Objective: To analyse if the association between depressive symptoms and hyperglycaemia is mediated by diabetes self-management.
Methods: 430 people with diabetes (57.7% type 1, 42.3% type 2) were cross-sectionally assessed using validated self-report scales for depressive symptoms (Center for Epidemiologic Studies Depression Scale (CES-D)) and diabetes self-management (Diabetes Self-Management Questionnaire (DSMQ)); HbA1c was analysed simultaneously in a central laboratory. Structural equation modelling was used to test if the association between depressive symptoms and hyperglycaemia (HbA1c) was mediated by suboptimal self-management in people with type 1 and type 2 diabetes.
Results: The hypothesised model of depressive symptoms, diabetes self-management and hyperglycaemia fit the data well for both diabetes types (SRMR≤0.04, TLI≥0.99, CFI>0.99, RMSEA≤0.02 for both models). In both the type 1 and type 2 diabetes group, higher depressive symptoms were associated with lower self-management (P<0.001) and lower self-management was associated with higher HbA1c (P<0.001).

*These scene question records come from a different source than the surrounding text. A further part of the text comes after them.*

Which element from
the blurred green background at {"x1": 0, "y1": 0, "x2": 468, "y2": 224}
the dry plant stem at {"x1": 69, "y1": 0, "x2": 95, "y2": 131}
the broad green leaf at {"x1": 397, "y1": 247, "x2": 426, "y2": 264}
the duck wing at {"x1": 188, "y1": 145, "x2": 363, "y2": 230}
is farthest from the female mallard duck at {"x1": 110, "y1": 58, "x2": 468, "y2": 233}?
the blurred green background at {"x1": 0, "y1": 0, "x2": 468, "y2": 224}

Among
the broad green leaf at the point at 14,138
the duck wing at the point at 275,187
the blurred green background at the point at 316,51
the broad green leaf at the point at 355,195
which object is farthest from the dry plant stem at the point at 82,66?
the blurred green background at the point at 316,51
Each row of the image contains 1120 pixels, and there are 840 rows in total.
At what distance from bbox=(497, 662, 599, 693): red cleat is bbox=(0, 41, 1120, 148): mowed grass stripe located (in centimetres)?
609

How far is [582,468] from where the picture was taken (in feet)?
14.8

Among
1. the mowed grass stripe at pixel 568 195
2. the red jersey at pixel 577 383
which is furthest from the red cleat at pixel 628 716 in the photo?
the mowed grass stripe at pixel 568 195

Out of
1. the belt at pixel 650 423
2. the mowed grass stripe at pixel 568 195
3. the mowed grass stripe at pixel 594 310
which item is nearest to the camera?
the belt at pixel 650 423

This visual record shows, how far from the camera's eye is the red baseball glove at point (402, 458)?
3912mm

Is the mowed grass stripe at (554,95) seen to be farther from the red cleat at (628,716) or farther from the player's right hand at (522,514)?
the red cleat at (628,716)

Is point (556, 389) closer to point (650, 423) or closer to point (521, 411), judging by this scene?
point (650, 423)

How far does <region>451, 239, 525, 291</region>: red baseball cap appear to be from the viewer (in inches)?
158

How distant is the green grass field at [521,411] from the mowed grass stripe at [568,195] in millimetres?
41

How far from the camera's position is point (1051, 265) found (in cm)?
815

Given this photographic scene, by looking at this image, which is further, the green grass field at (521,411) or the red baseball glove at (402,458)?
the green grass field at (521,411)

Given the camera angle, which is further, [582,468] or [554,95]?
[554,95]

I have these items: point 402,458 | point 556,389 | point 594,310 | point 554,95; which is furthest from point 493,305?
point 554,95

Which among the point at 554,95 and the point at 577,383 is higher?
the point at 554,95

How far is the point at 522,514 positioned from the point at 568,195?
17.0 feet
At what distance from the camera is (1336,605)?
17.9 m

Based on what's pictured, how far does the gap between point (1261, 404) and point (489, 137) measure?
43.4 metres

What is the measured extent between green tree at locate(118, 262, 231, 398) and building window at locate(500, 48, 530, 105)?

Results indicated that the association between depressive symptoms and hyperglycaemia was significantly mediated by suboptimal diabetes self-management in both type 1 and type 2 diabetes patients (P<0.001). Significant direct associations between depressive symptoms and hyperglycaemia, not mediated by self-management, could not be observed.
Conclusions: This study provides good evidence supporting that depression is linked to hyperglycaemia via suboptimal diabetes self-management in both major diabetes types.
Keywords: Depressive symptoms; Diabetes self-care; HbA(1c); Hyperglycaemia; Mediation; Mood disorder.